Topic 4 – AI for the discovery of materials and molecules
Lead researchers: Yoshua Bengio (Université de Montréal, Mila), Michael Tyers (Université de Montréal, IRIC), Mickaël Dollé (Université de Montréal), Lena Simine (Université McGill)
Designing molecules with desired properties is a fundamental problem in drug, vaccine, and material discovery. Traditional approaches to designing a new drug can take over 10 years and a billion US dollars. Materials have been developed solely based on their performance characteristics leading to materials composed of rare, often toxic elements, which can inflict significant environmental damage. Artificial intelligence (AI) has the potential to revolutionize drug and material discovery by analyzing evidence from large amounts of data accumulated and learning how to search in the compositional space of molecules, and hence significantly accelerate and improve the process.

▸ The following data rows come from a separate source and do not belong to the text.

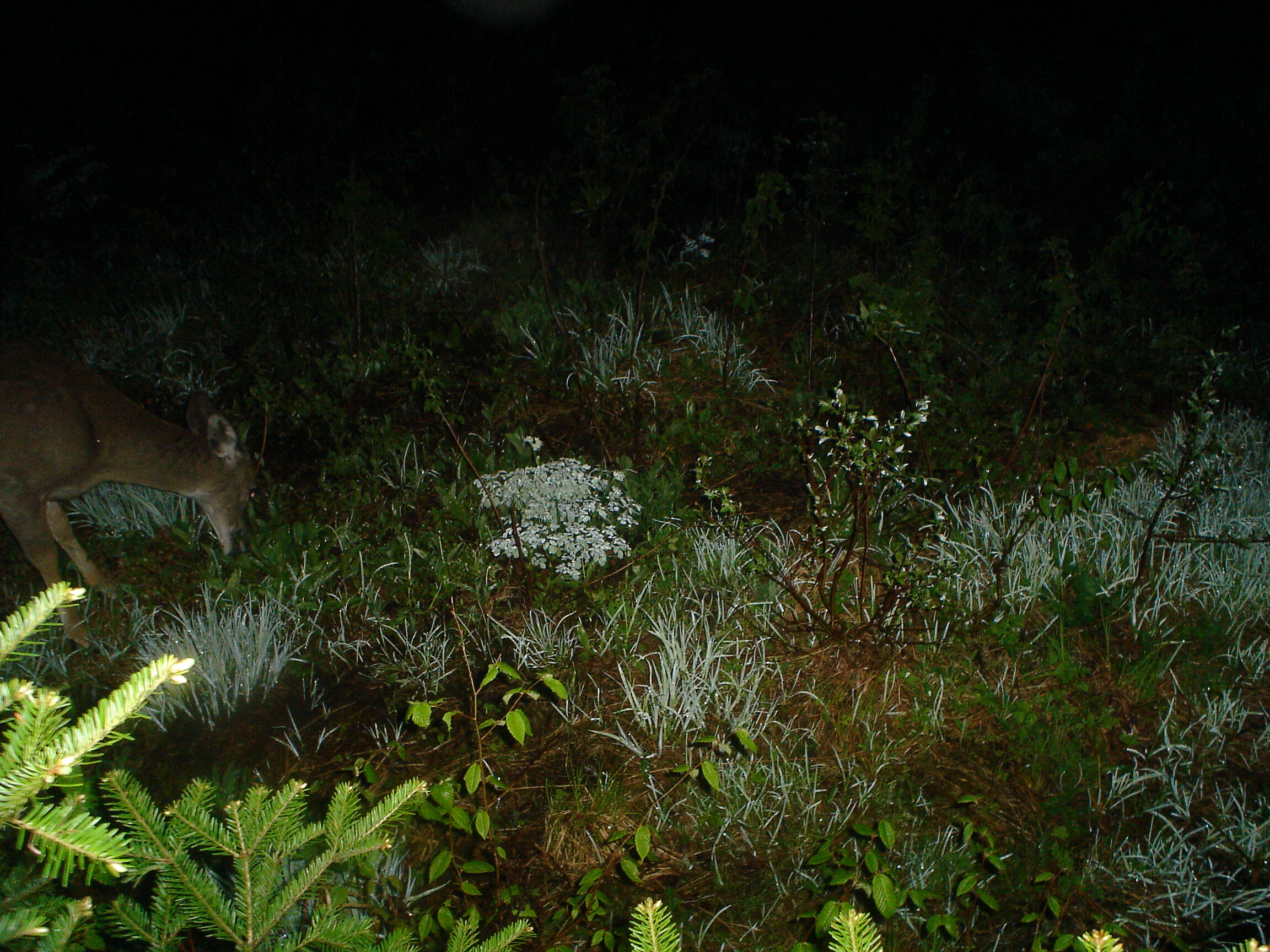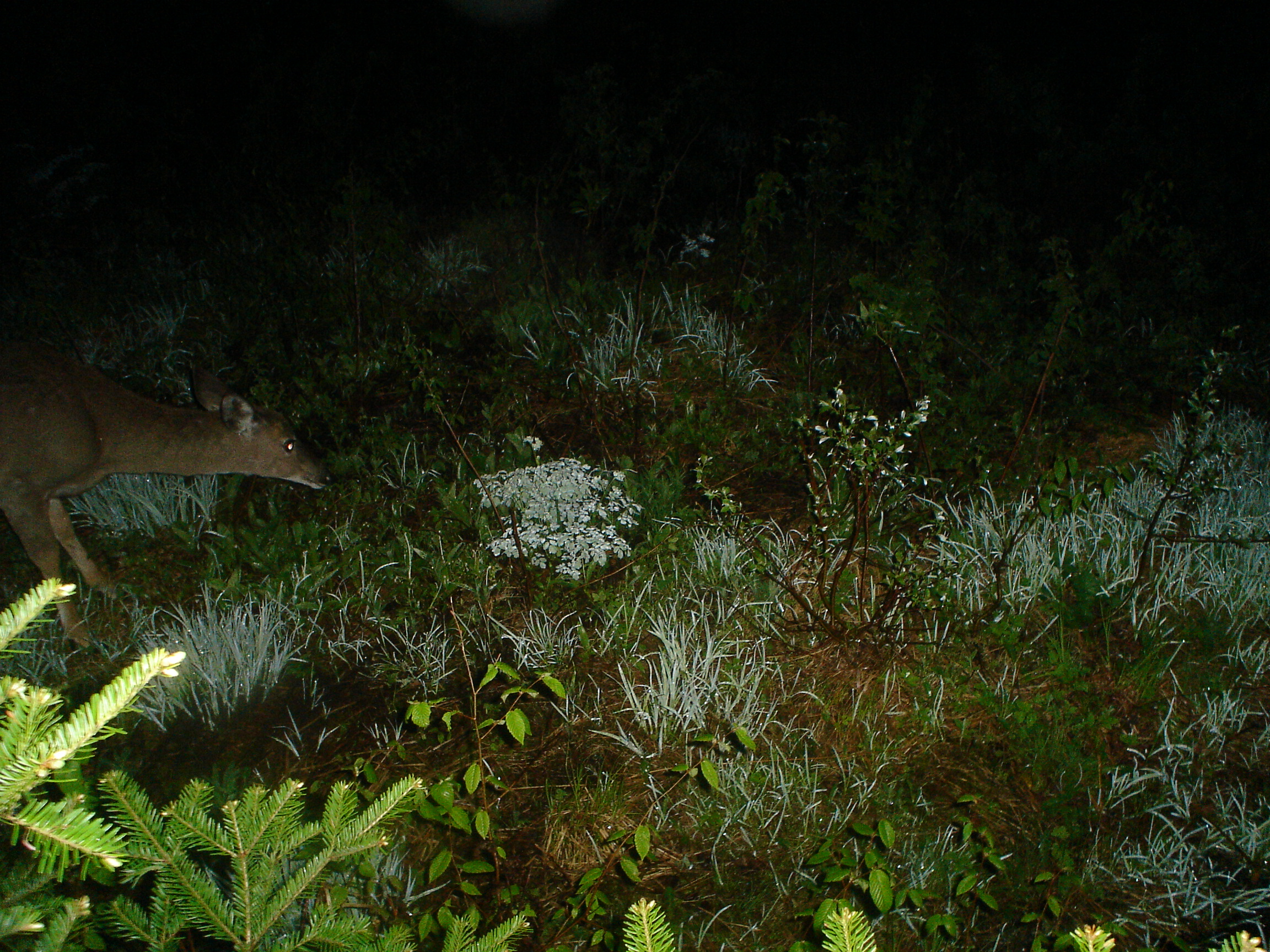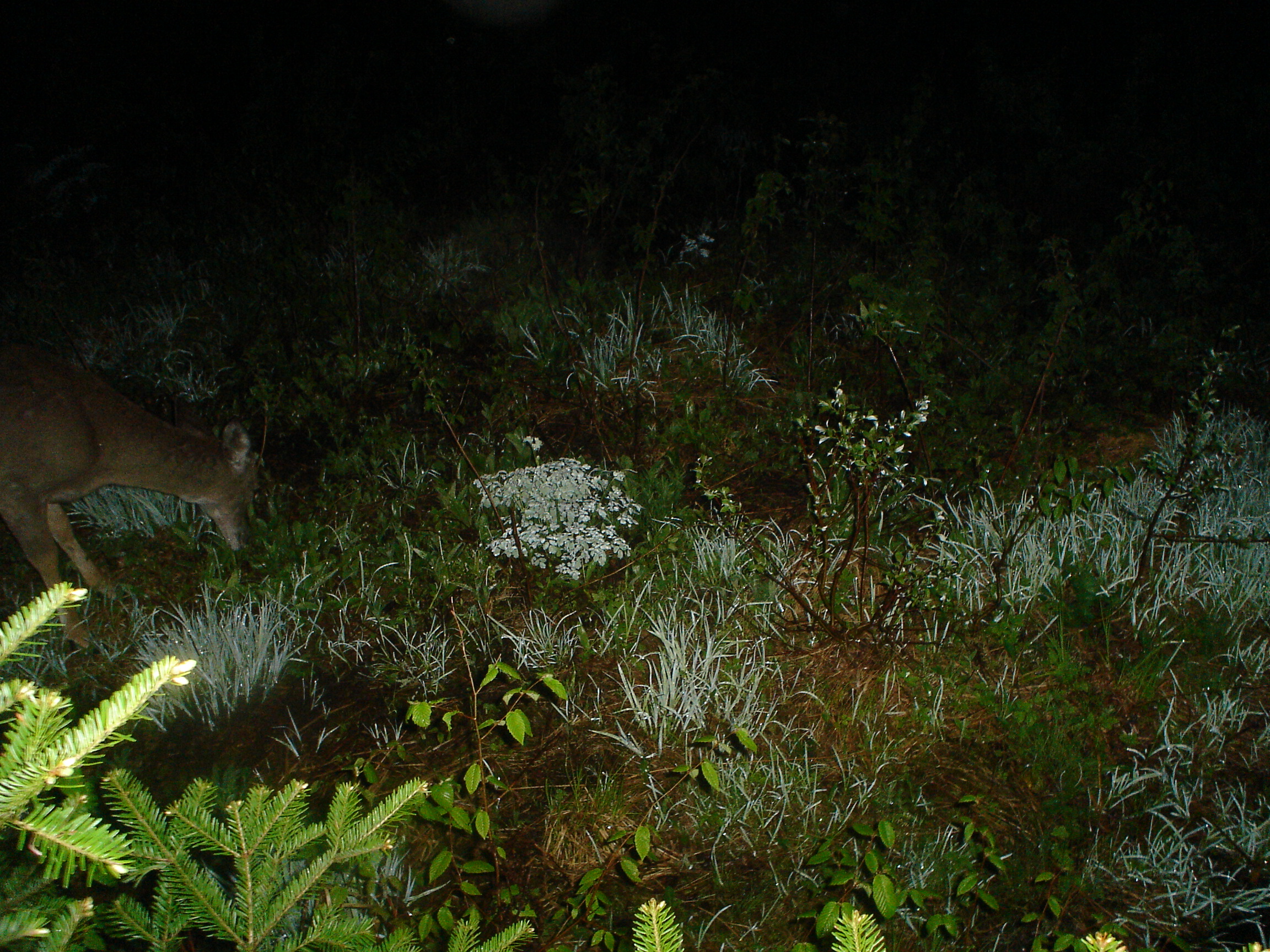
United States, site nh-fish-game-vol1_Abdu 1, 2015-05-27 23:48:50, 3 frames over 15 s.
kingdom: Animalia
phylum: Chordata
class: Mammalia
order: Artiodactyla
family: Cervidae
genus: Odocoileus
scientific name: Odocoileus virginianus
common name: white-tailed deer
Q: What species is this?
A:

This program aims to build an efficient and effective machine learning framework for searching molecules with designed properties. It will be crucial to build upon, and extend, ongoing collaborations (i) between Mila and IRIC, aimed at optimizing the algorithms to discover new antibiotics and (ii) between Mila and materials experts at McGill and Université de Montréal, on the development of materials with environmental applications like fighting climate change. This multidisciplinary project also raises exciting fundamental challenges in AI regarding learning to search, modeling and sampling complex data structures like graphs, and may have applications to scientific discovery more broadly.

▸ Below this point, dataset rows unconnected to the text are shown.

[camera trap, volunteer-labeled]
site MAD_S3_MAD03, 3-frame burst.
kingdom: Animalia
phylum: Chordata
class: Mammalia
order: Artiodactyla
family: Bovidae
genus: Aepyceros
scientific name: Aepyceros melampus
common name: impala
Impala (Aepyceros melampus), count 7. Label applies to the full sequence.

Topic 5 – Human-centered AI: From Responsible Algorithm Development to Human Adoption of AI
Lead researchers: Pierre-Majorique Léger (HEC Montréal, Tech3lab), Sylvain Sénécal (HEC Montréal, Tech3lab)
Human-AI interactions are common nowadays. We interact with artificial intelligence daily in performing many professional and personal tasks. Humans’ adoption of AI, however, is far from automatic, successful or satisfactory. Whether we are citizens, employees or consumers, issues such as bias, lack of trust and even low user satisfaction affect our likelihood of adopting AI in various contexts. To foster adoption, a holistic approach to AI is therefore needed. This multidisciplinary research program is investigating the full cycle of responsible AI development, from inception to adoption by users, putting people at the heart of the process. The goal is to map out guidelines for human-centred AI design using an iterative, multimethod methodological approach led by a multidisciplinary research team.